OCLC has extended the xOCLCNUM API to include the OCLC work identifiers (OWIs) in addition to OCLC record identifiers (OCNs) that correspond to manifestations. For several years now, WorldCat has been organised according to the FRBR model[1] that allows grouping of various editions of publications (e.g. reprints, translations, performances, digitized copies) into works. Sometimes users require particular manifestations and sometimes not, so it is desirable to cater for both needs by allowing navigation from works to manifestations and vice versa.

Here’s the xOCLCNUM API for more.


Coyle on Yee on RDF

Posted by: William Denton, 10 July 2009 7:18 am
Categories: Blog Mentions,Semantic Web

Quick pointer to Karen Coyle’s blog post Yee on RDF and Bibliographic Data. (That’s Martha Yee.)

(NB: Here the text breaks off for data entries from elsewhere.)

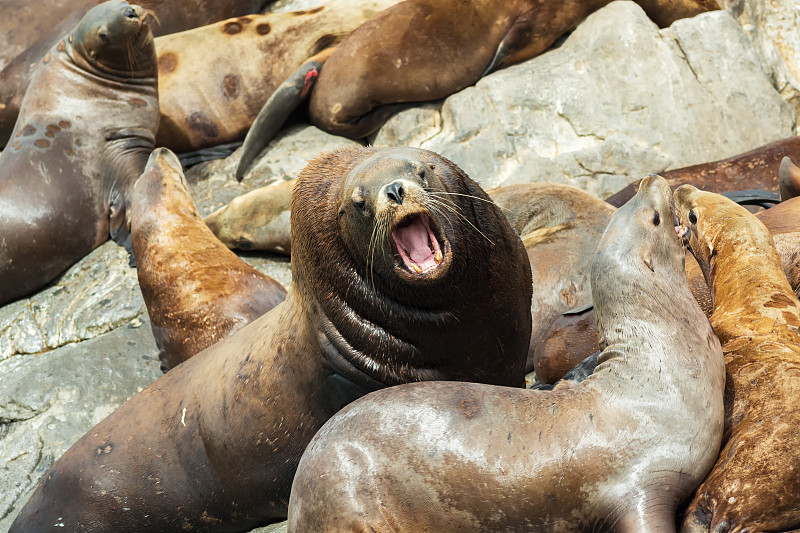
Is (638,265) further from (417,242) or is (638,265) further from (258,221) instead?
(258,221)

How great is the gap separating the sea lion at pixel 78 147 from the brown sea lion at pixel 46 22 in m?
0.89

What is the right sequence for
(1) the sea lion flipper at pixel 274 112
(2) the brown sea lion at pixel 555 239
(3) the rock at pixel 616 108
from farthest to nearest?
(1) the sea lion flipper at pixel 274 112 → (3) the rock at pixel 616 108 → (2) the brown sea lion at pixel 555 239

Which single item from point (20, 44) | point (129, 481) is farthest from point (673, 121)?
point (20, 44)

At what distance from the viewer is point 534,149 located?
26.9 feet

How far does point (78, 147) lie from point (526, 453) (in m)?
6.61

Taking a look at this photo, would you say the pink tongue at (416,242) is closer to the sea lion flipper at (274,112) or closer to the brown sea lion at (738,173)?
the brown sea lion at (738,173)

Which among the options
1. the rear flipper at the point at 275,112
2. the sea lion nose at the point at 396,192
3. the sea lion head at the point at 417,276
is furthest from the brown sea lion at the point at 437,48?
the sea lion nose at the point at 396,192

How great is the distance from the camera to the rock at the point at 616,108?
26.3 ft

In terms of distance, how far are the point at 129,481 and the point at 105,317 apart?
2499mm

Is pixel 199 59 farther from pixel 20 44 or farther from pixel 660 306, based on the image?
pixel 660 306

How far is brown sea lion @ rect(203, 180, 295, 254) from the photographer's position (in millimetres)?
7578

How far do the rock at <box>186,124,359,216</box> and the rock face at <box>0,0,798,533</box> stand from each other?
0.02 m

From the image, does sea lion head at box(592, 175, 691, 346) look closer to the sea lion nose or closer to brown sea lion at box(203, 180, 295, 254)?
the sea lion nose

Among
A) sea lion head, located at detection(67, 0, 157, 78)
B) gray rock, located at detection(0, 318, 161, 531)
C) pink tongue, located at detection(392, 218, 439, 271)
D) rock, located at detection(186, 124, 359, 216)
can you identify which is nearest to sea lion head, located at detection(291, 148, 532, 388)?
pink tongue, located at detection(392, 218, 439, 271)
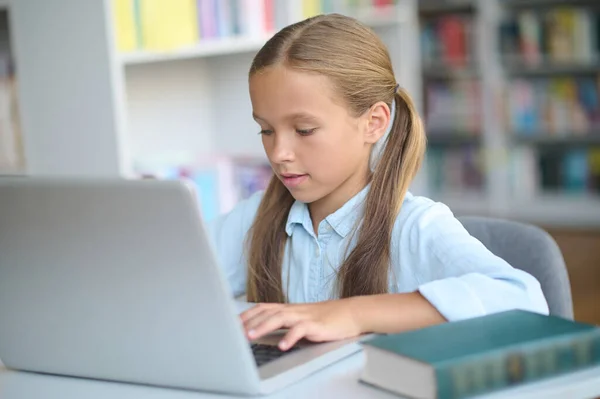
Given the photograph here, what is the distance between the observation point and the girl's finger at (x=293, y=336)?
0.96 metres

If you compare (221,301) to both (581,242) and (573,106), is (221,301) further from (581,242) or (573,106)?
(573,106)

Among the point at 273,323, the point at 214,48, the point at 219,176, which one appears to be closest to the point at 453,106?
the point at 219,176

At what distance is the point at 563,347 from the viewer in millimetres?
839

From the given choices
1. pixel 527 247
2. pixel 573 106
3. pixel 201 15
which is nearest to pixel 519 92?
pixel 573 106

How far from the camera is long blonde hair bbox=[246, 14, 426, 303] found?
1.36 metres

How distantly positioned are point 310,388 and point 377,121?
647 millimetres

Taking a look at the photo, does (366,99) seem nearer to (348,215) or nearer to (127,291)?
(348,215)

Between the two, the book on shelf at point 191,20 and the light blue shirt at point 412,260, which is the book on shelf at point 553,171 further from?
the light blue shirt at point 412,260

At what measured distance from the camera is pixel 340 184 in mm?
1431

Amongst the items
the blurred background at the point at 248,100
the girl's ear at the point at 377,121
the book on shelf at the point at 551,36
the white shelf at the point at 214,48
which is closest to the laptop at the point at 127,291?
the girl's ear at the point at 377,121

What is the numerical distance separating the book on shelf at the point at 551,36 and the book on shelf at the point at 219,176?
8.46ft

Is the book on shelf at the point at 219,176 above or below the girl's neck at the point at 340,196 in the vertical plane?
below

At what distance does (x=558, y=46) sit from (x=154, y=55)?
3085 mm

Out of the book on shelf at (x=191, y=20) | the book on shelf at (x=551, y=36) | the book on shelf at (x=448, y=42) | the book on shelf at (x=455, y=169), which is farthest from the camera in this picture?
the book on shelf at (x=455, y=169)
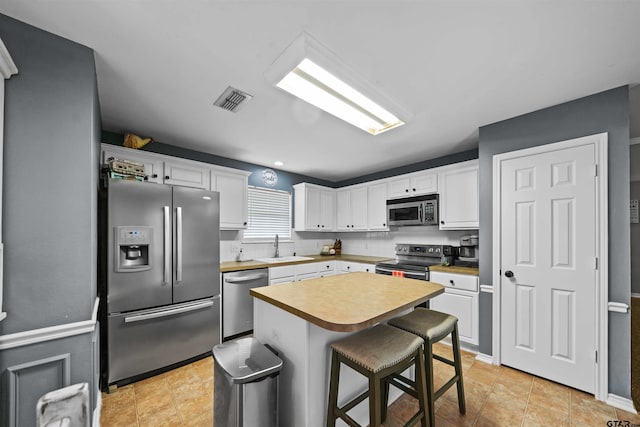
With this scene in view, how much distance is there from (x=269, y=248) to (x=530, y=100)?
3.75 meters

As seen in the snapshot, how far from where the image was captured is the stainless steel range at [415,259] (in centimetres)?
328

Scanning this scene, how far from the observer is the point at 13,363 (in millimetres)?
1335

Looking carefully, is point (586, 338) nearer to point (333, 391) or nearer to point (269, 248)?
point (333, 391)

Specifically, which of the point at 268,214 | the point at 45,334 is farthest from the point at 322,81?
the point at 268,214

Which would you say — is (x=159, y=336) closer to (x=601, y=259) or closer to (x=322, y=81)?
(x=322, y=81)

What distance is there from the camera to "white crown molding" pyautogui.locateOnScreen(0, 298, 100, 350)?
51.5 inches

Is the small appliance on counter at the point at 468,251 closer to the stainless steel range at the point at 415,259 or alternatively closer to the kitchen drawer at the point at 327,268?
the stainless steel range at the point at 415,259

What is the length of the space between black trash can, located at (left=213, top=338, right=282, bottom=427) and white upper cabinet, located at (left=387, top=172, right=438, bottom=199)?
303 centimetres

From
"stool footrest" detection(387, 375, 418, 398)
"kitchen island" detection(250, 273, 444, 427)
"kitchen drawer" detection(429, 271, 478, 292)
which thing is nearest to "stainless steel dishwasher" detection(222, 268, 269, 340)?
"kitchen island" detection(250, 273, 444, 427)

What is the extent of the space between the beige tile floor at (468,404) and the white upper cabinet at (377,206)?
230 cm

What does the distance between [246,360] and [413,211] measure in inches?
120

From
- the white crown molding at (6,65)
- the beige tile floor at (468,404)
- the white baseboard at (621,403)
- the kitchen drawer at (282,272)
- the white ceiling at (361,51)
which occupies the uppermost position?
the white ceiling at (361,51)

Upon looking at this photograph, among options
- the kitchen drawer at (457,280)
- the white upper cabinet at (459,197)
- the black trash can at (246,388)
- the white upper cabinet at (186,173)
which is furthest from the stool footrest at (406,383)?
the white upper cabinet at (186,173)

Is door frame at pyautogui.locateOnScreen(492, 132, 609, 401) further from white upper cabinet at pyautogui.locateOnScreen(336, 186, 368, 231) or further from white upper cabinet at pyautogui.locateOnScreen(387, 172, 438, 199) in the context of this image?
white upper cabinet at pyautogui.locateOnScreen(336, 186, 368, 231)
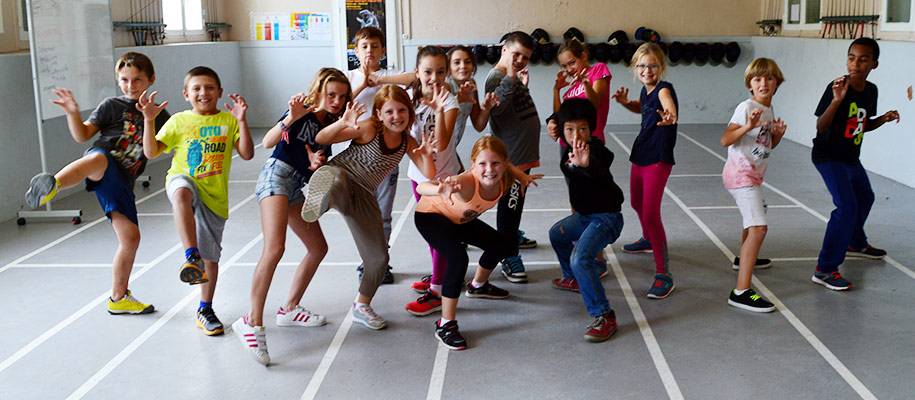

The difficulty that I am having at the moment is that it appears to me that there are some fundamental misunderstandings in Yee’s attempt to grapple with an RDF model for library data. In addition, she is trying to work with FRBR and RDA, both of which have some internal consistencies that make a rigorous analysis difficult. (In fact, Yee suggests an improvement to FRBR that I think IFLA should seriously consider, and that is that subject in FRBR should be a relationship, and that the entities in Group 3 should be usable in any relevant situation, not just as subjects. p. 66, #6. After that, maybe they’ll consider my similar suggestion regarding the Group 1 entities.)


RDA / FRBR / FRAD mappings back and forth

Posted by: William Denton, 7 July 2009 7:06 am
Categories: RDA

Some FRBR and FRAD-related stuff was posted by the Resource Description and Access people that you’ll want to look at.

First, in the Scope and Principles section of the RDA site there are updated mappings from FRBR and FRAD to RDA and back. They go through all of the RDA elements and tell you which FRBR entities, attributes and/or relationships they match. Important stuff.

Second, at RDA Online, which is where the actual commercial online RDA system will be, they’ve posted a new set of entity-relationship diagrams for the FRBR entities that are more visual: look up Manifestation or Concept, for example, and they’ll tell you all of the attributes those entities have, where they come from in FRBR, and what RDA elements those match. These diagrams don’t cover the relationships betweem the different entities, but there’s a placeholder so I expect they’ll come along soon.

Combined, extremely useful stuff for anyone digging into RDA, and also for anyone thinking about FRBR implementations and piggybacking on what RDA is putting in place. RDA will be a commercial product, though, and I worry about that and what effect it will have.